Un des 200 exemplaires sur papier Vert Lumière constituant le tirage de luxe.

Envoi de l’auteur à l’encre bleue sur le faux-titre :

à Waldo Frank, Cordial hommage René Crevel

L’écrivain américain Waldo Frank (1889-1967) fut, tout comme René Crevel, un ardent compagnon de route du communisme international dans les années 1930. La rencontre entre les deux hommes eut peut-être lieu à Paris, au retour de Waldo Frank de son voyage en Russie accompli à la fin de l’année 1931. Crevel, qui à cette époque croyait encore à un rapprochement entre le PCF et les surréalistes, sera exclu du parti en 1933 (il en était membre depuis 1927). Waldo Frank, quant à lui, prendra ses distances avec les communistes américains en 1937, après avoir interviewé Trotski au Mexique et protesté contre le traitement réservé à ce dernier par l’Union soviétique stalinienne.

Un ouvrage charnière dans l’histoire politique du surréalisme, dédié à André Breton et Paul Éluard.

Alors que la rupture avec Aragon et les communistes est en passe d’être consommée, Crevel lance contre l’ordre bourgeois ce livre-molotov dans lequel le matérialisme des Lumières épouse la cause prolétarienne, et où Diderot fait bon ménage avec Lénine.

«L’essai […] est une suite composite de chapitres où les violentes diatribes contre l’ordre bourgeois, le conformisme universitaire, le christianisme, le colonialisme […] voisinent avec des confidences plus intimes. À sa manière, ce texte résume bien la tension idéologique du surréalisme autour de 1930 : héritier de Dada et de sa révolte radicale, il reste fidèle au premier Manifeste du surréalisme par les ponts qu’il lance vers la psychanalyse, tout en cherchant à prendre place, grâce au marxisme, dans la lutte prolétarienne, en suivant le sillage du Second manifeste et de la revue Le Surréalisme au service de la révolution.
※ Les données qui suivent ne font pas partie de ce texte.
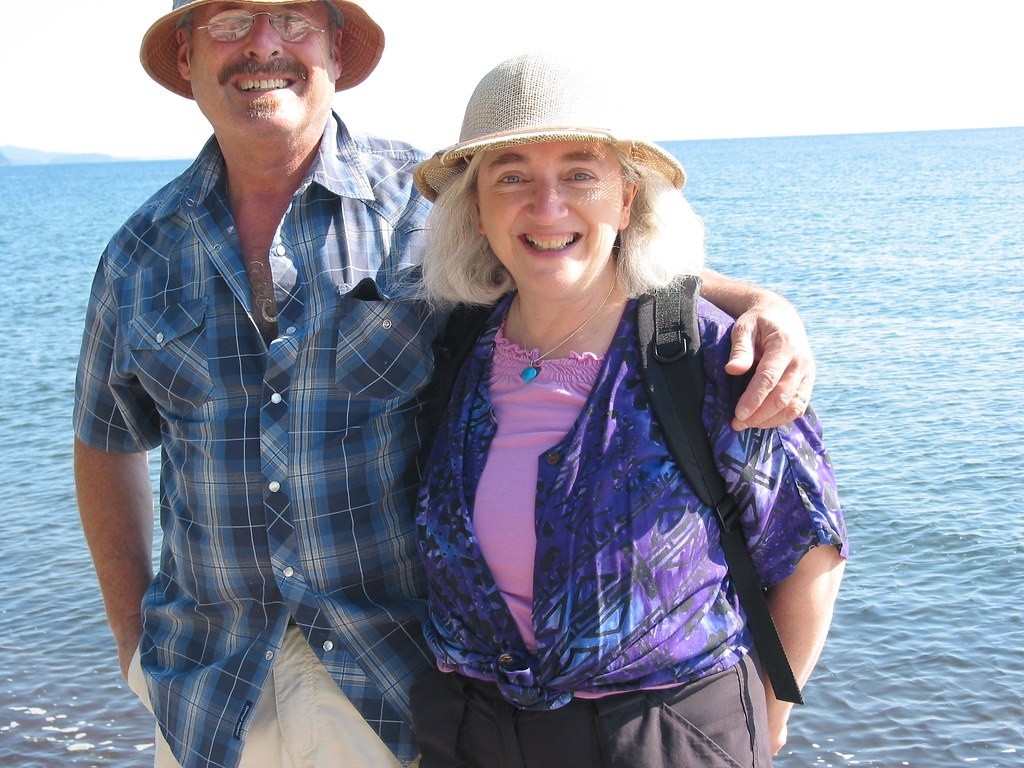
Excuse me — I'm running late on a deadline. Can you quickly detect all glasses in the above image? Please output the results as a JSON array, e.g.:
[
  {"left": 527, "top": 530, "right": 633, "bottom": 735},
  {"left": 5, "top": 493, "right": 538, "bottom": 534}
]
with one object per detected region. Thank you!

Sous les doigts de Crevel, le clavecin fait alors entendre une musique dont les dissonances aiguës ne sont pas sans rappeler ces “sauts étonnants” et cette “harmonique qui est à un intervalle incompréhensible”, que l’encyclopédiste attribuait à l’instrument.[…] Comme Lénine, Crevel range Diderot parmi les “vrais matérialistes”, mais alors que le dirigeant bolchevick [sic] ne lui assigne qu’un rôle, celui d’être un rempart contre la contamination idéaliste du marxisme, chez le surréaliste la métaphore du clavecin se déploie dans différentes directions à partir de ce solide point d’ancrage. Diderot a d’abord subverti l’image superficielle à laquelle renvoie spontanément cet instrument. “Décapé du pittoresque d’époque” par “sa masse exacte” (autrement dit : sa seule matérialité), il révèle un autre XVIIIe siècle que celui d’une cour futile où il faisait entendre ses “petits menuets de souvenirs verlainiens”. Poursuivant son propos, dans l’ultime chapitre du livre intitulé “Le surréalisme au service de la révolution”, Crevel se fait plus explicite : Clavecin sensible : les encyclopédistes dans leur immense entreprise, au cours d’un siècle de bouts-rimés, n’ont cessé de témoigner du véritable esprit poétique, d’un esprit qui voulait faire quelque chose, fit quelque chose, puisqu’il prépara la chose à faire la Révolution, et ainsi, fut digne de l’étymologie de son admirable qualificatif poétique du grec poiein, faire. Pour Crevel, comme pour Breton, la poésie est action. (Didier Foucault)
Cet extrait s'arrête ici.